ASSIGNMENT ▸
Your answer must be a word-for-word copy of the listing, with all pictures excluded.
....................
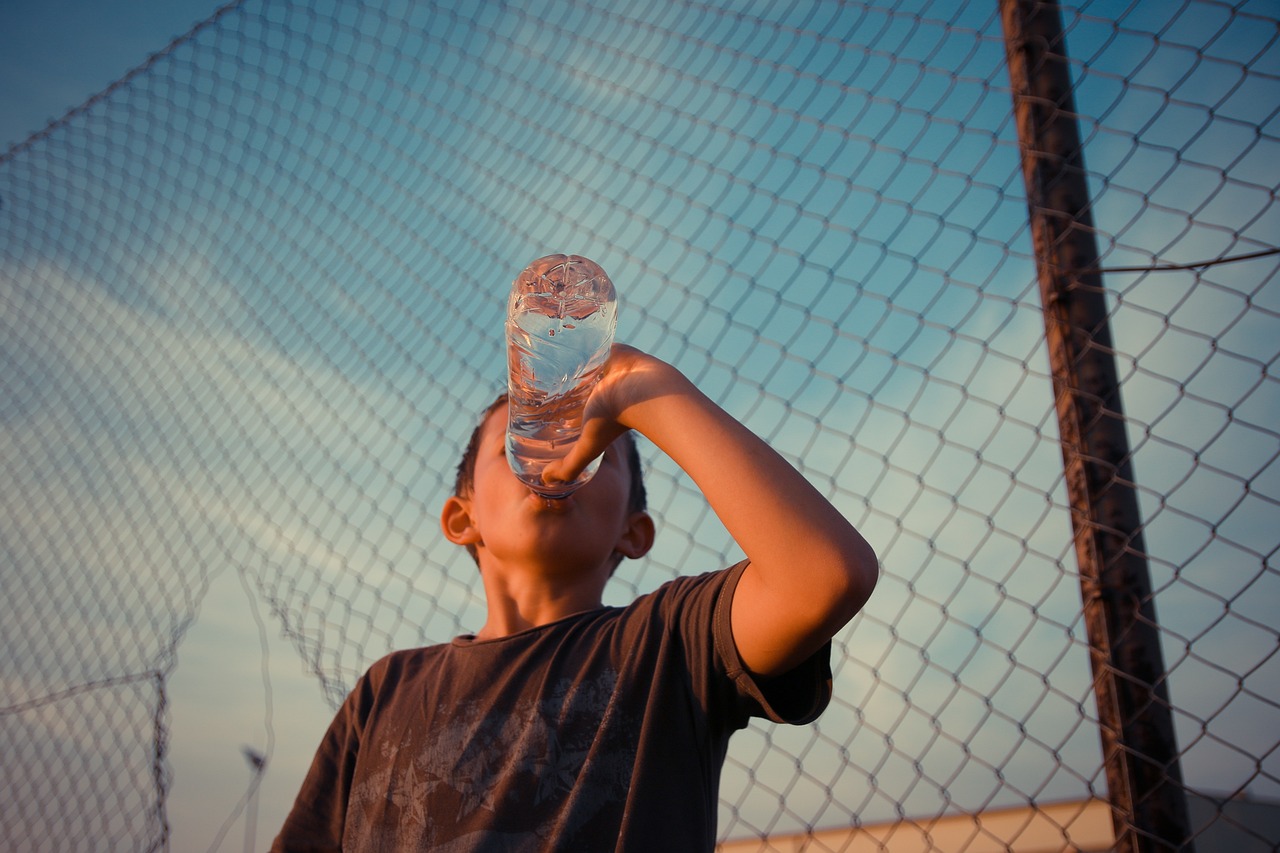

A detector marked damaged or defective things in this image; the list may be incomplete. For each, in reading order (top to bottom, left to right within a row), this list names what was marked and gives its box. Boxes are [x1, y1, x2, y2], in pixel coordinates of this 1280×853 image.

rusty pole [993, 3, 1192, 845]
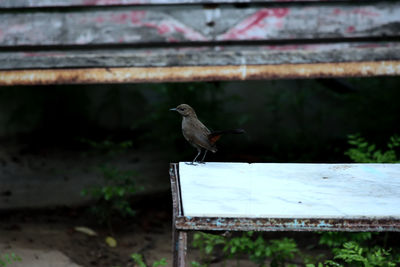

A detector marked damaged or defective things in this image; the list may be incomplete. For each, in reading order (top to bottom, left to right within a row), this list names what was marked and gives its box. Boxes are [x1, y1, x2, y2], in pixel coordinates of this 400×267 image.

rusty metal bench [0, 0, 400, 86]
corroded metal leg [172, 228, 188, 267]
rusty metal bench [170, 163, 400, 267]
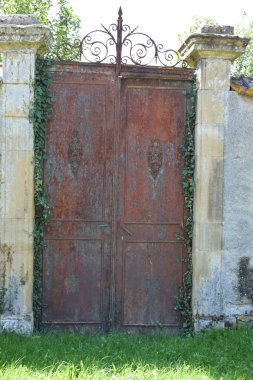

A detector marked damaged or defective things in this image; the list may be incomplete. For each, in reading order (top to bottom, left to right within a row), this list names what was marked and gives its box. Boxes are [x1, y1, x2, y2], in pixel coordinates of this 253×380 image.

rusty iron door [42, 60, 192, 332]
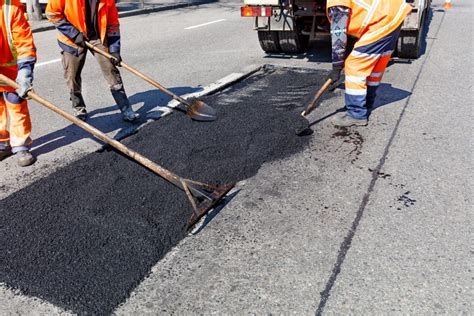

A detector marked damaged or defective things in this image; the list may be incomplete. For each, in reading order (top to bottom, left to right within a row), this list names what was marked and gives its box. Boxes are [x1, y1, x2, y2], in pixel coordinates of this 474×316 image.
....................
RESPONSE TO THIS EXERCISE ▸
A detector marked damaged or defective things in this image; the list may be incomplete. For each, in reading order (top to bottom, left to right within a row), this list names what was marked and gives its box. Boxes are [x1, y1, x2, y2], in pixel coordinates of this 1280×853 image.

rusty pole [993, 3, 1192, 845]

A detector marked damaged or defective things in this image; the list may be incomplete. For each, in reading order (top to bottom, left to right within a row), this list names what was marked and gives its box. Boxes are [x1, y1, x2, y2], in pixel coordinates of this 400×267 image.

rusty metal bench [0, 0, 400, 86]
corroded metal leg [172, 228, 188, 267]
rusty metal bench [170, 163, 400, 267]

A detector marked damaged or defective things in this image; the list may be incomplete. For each, in reading order (top to bottom, left to right within a row), this list names what was marked and gives its box. Boxes are [x1, y1, x2, y2], in pixel coordinates of this 253×380 image.

rusty iron door [42, 60, 192, 332]

A detector marked damaged or defective things in this image; the list may be incomplete. For each, in reading order (top to bottom, left to right within a row), this list names what was marked and gives its box. Boxes are [x1, y1, x2, y2], in pixel coordinates of this 474×316 image.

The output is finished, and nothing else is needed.